Alt.Cardiff finds out what some of the hidden gems of Cardiff do to strengthen the role of art and cultural tourism in the Welsh capital

Street art like this one makes Cardiff a more vibrant and interesting place to visit (Courtesy of Jeremy Segrott-Street Art, Millenium Boardwalk, Cardiff)

Art and culture play an important part of the visitor’s experience and engage them with the city’s values by showcasing traditional exhibitions, events and festivals.

In January 2016 Cardiff’s international presence for arts was in danger. When Cardiff Council revealed plans to make cuts to the arts at the time, freelance artists and designers came together to oppose the council’s budget proposals.

This could have resulted in £700,000 removed from the arts in the city but after a massive campaign supported by arts organisations and the general public, the council had to reverse their decision about the arts budget cuts.

The Wales Visitor Survey in 2016 revealed that only 9% of overseas visitors visited an art gallery or exhibition.

The tourism industry is an important source of income for Wales with over 80% of visitors being non-Welsh which could positively impact the role of arts and culture at a local level.

As part of their 2013-2020 tourism strategy, the Welsh government’s ambition is to make more opportunities for harnessing the skills and talents of the Welsh community and create more cultural events that will increase significantly the experience of the international visitor.

So what can be done to help tourists have a more comprehensive picture of the art and cultural places they can visit in Cardiff? The Welsh capital’s mainstream places are easy to be found but visitors might be missing out on what the hidden cultural gems in the nooks and crannies could offer.

G39 is an artist-run gallery which is located in an expansive warehouse in Cardiff and has a wide-ranging programme from major exhibitions to experimental and intimate shows. Their main focus is on experimentation and risk and their ambition is to provide opportunities to showcase contemporary artwork.

“We hope tourists who are interested in more grassroots are able to look further”

Chris is responsible for the strategic development of G39 within Wales, the UK and overseas

Chris Brown who is director of the art gallery said, “We have to hope that tourists who are interested in more grassroots or underground stuff are able to look further and do a bit more research into the lesser known outlets for information.”

He said that their targeted audience were emerging artists and practitioners from the local region but they had to have an international outlook in order to grow.

“In real terms, we are able to do that in small ways through having an international presence,” Chris said. “For example, by attending the Venice Biennale which is an international art fair taking place in Venice.”

International reputation is also significant for local commercial galleries such as the Albany Gallery.

Visitors in Cardiff might be missing out on some of the high-quality artwork the gallery showcases

Their strategy to bring more tourists includes placing advertisements in magazines distributed in tourist hotspots and putting online listings on sites such as Visit Cardiff.

Hannah Bryce from the gallery said, “We also use social media and try to use hashtags that  some of the tourism social media pages can pick up on with a view to them sharing.”

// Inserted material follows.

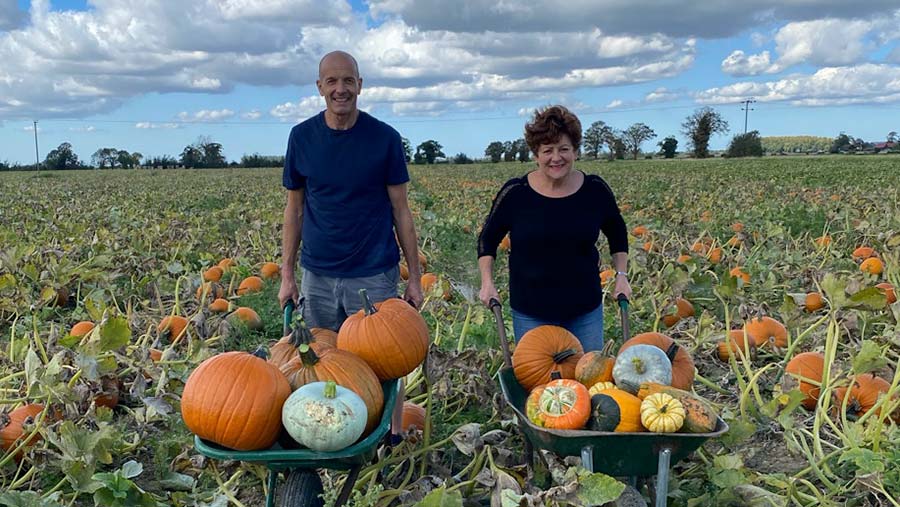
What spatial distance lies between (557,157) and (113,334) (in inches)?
90.2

The gallery also produces an annual leaflet which contains a description of the gallery with directions and a programme of the year’s exhibitions. This is then distributed to many tourist information centres, other cultural attractions in Cardiff, airports and supermarkets.

Multi-platform venue

Chapter Arts Centre in Cardiff is home to international art, live performances and film screenings alongside a dynamic social space. For more than 40 years it has been the heartbeat of creativity in the Welsh capital and welcomes nearly 800,000 visitors every year.

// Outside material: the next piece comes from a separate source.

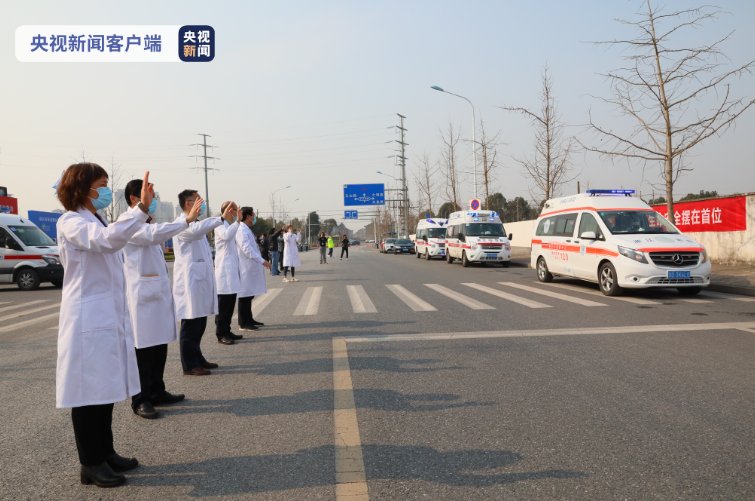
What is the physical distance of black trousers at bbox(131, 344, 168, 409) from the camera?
4637 mm

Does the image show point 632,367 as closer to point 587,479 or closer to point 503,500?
point 587,479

Megan Price who is marketing manager at the arts centre said, “We try to grow our audience all the time and tourism is a key part of that because it is so important to Cardiff.”

People at Chapter know the importance of holding international events which will get their name out there. They hold an annual five-day art and performance festival called the Experimentica and last year they received 800 applications from all over the world.

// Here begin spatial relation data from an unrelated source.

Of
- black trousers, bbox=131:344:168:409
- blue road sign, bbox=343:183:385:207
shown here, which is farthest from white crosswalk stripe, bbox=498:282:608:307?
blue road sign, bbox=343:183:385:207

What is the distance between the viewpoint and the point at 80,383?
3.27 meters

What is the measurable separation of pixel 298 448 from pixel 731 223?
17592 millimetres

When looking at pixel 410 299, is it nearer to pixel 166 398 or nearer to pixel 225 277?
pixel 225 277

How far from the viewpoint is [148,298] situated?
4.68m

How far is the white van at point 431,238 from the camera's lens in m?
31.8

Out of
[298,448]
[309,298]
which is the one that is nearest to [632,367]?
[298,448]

Creative cultural movements

What Next?Cardiff is the local branch of a national movement across the UK which brings together art and cultural organisations. Their aim is to strengthen the role of arts and culture in our society and find new ways to engage more visitors to cultural events.

For them international and local visitors are both significant.

Laura Drane, volunteer for What Next? and independent producer, said, “The Roald Dahl 100 celebrations showed that both locals and visitors can be attracted by culture and frame the city in a new way.”

However, there are still many important gaps to be filled to increase Cardiff’s international reputation for arts and culture in the near future.

Chris shared his concerns that G39 does not get enough engagement on the website of Visit Wales which should be the obvious place for them to promote the work they do.

He said, “It is tricky because the promotional infrastructure in Wales has been quite patchy which still makes it difficult for tourists to find a more comprehensive picture of the arts in Cardiff.”